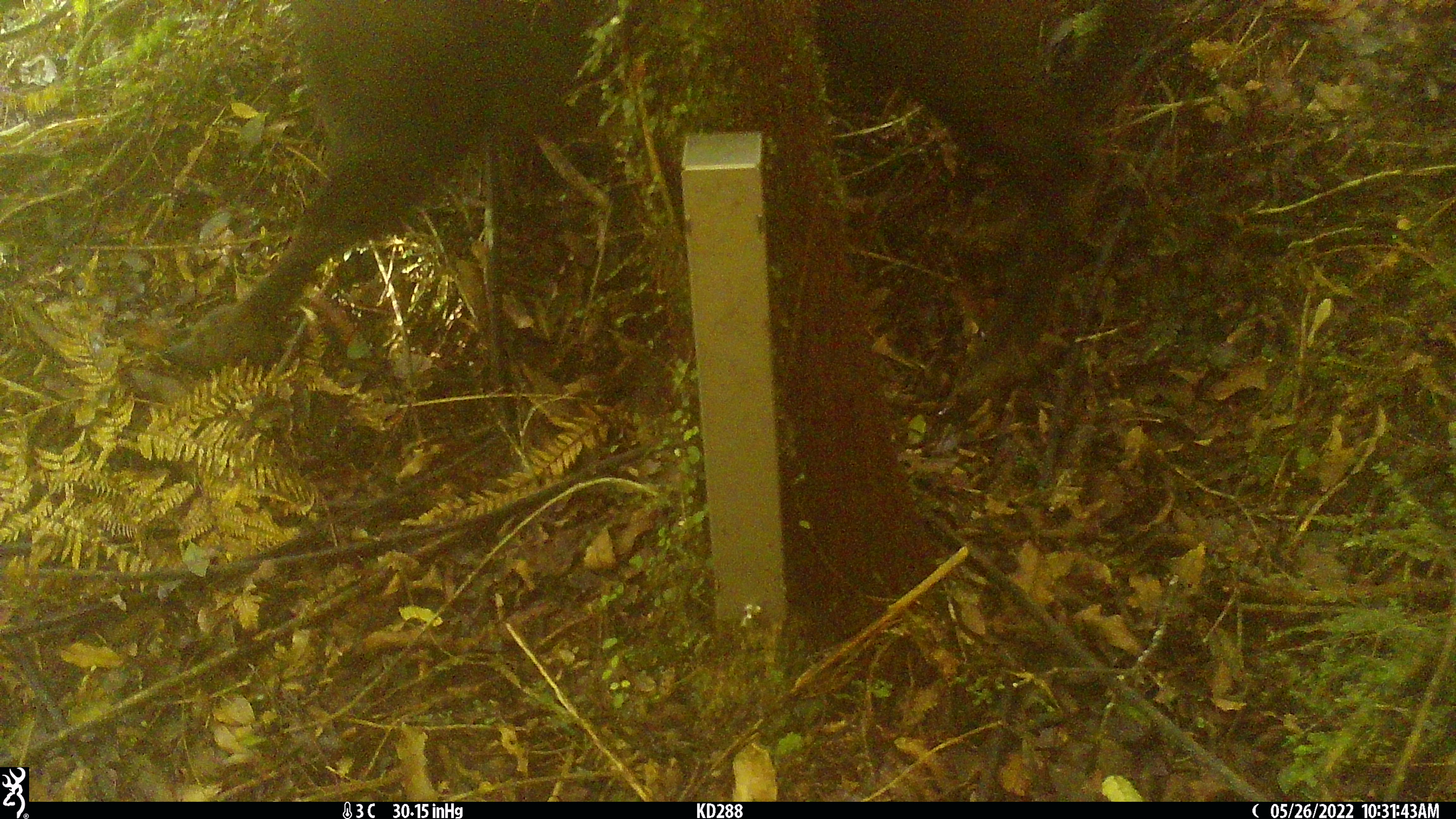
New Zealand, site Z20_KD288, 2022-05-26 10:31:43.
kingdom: Animalia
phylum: Chordata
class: Mammalia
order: Artiodactyla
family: Bovidae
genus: Rupicapra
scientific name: Rupicapra rupicapra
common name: alpine chamois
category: chamois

-*-*-

ASSIGNMENT:
Set each line down exactly, starting with the one that contains "family: Bovidae" and ending with the last line of the listing; add nothing else.

RESPONSE:
family: Bovidae
genus: Rupicapra
scientific name: Rupicapra rupicapra
common name: alpine chamois
category: chamois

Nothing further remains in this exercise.